# Extracted text
-=-=-=-=-

Pearl was kidnapped January 23, and it was Mueller who first informed Musharraf of Pearl's abduction.
Sheikh, who was arrested February 12, made a brief appearance Monday before an anti-terrorism court in Karachi, Pakistan, where he was remanded in custody for 14 days to allow prosecutors to gather more evidence.
He appeared with two other men, Sheikh Mohammed Adil and Salmon Saqib, who are accused of sending e-mails connected to Pearl's abduction and who also were remanded.
With white hoods over their heads, the suspects were taken to the closed-door hearing under heavy security and hustled in and out of the Sindh High Court in under an hour.
Raja Qureshi, the prosecutor general, said Judge Shabbir Ahmed granted a police request to hold the suspects while their investigation continued.
There was speculation that Sheikh might make a full confession before the court and that formal charges of murder and kidnapping would be presented. But police said the investigation is complex, and they want more evidence before formal charges are filed.

-=-=-=-=-

# Saved entries
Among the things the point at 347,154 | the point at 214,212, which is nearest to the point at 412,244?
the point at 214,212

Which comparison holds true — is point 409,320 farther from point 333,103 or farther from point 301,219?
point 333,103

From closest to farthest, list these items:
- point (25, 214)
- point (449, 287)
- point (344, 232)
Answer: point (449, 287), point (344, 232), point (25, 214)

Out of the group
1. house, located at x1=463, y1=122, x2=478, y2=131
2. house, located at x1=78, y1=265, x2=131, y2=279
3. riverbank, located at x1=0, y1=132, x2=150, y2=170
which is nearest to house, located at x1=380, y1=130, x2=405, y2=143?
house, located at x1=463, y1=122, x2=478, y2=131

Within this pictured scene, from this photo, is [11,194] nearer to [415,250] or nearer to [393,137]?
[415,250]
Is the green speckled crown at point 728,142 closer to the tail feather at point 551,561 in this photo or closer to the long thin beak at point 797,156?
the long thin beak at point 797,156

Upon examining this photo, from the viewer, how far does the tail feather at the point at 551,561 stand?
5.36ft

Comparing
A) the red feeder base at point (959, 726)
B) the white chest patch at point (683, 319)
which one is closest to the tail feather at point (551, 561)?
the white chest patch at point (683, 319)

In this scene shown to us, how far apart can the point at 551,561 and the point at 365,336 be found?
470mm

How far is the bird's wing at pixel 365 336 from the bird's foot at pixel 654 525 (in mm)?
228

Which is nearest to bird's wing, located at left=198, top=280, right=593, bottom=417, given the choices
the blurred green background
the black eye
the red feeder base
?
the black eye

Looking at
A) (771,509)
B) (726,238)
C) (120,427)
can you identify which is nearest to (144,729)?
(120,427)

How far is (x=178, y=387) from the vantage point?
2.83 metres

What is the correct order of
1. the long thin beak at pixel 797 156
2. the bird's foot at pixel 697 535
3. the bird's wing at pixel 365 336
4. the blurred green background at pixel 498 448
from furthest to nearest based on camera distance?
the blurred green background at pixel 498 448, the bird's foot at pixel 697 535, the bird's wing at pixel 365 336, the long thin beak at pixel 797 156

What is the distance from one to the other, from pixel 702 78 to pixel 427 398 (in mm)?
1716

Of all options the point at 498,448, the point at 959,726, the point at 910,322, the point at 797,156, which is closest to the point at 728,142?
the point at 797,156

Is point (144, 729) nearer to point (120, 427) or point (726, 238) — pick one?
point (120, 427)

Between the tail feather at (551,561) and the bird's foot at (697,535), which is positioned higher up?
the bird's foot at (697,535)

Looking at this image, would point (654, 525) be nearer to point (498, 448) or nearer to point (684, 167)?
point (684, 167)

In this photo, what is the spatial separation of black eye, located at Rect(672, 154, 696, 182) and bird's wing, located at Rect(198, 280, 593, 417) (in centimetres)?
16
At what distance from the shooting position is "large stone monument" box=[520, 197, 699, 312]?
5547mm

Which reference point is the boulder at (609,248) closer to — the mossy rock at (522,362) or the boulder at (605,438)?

-=-=-=-=-

# Exercise set
(1) List every person named in the report on the Pearl kidnapping case.
(2) Continue the report on the Pearl kidnapping case from its last sentence.

# Responses for each task
(1) Pearl, Mueller, Musharraf, Sheikh, Sheikh Mohammed Adil, Salmon Saqib, Raja Qureshi, Shabbir Ahmed

(2)
The prosecutor said authorities intend to recover the body and the weapon used to kill Pearl. They also are looking for more suspects.
Complaints of coercion
At a previous court appearance, Sheikh rejected the opportunity to have an attorney represent him, saying he would not defend himself against any charges.
At Monday's hearing, the accused complained of coercion, saying police were trying to force them to put their signatures on blank sheets of paper. The judge told the police to back off and not coerce the suspects, CNN reported.
Pearl disappeared last month in Karachi when he was believed to be on his way to interview a Pakistani militant thought to have connections with Richard Reid, the man accused of trying to blow up a trans-Atlantic flight with explosives hidden in his shoes.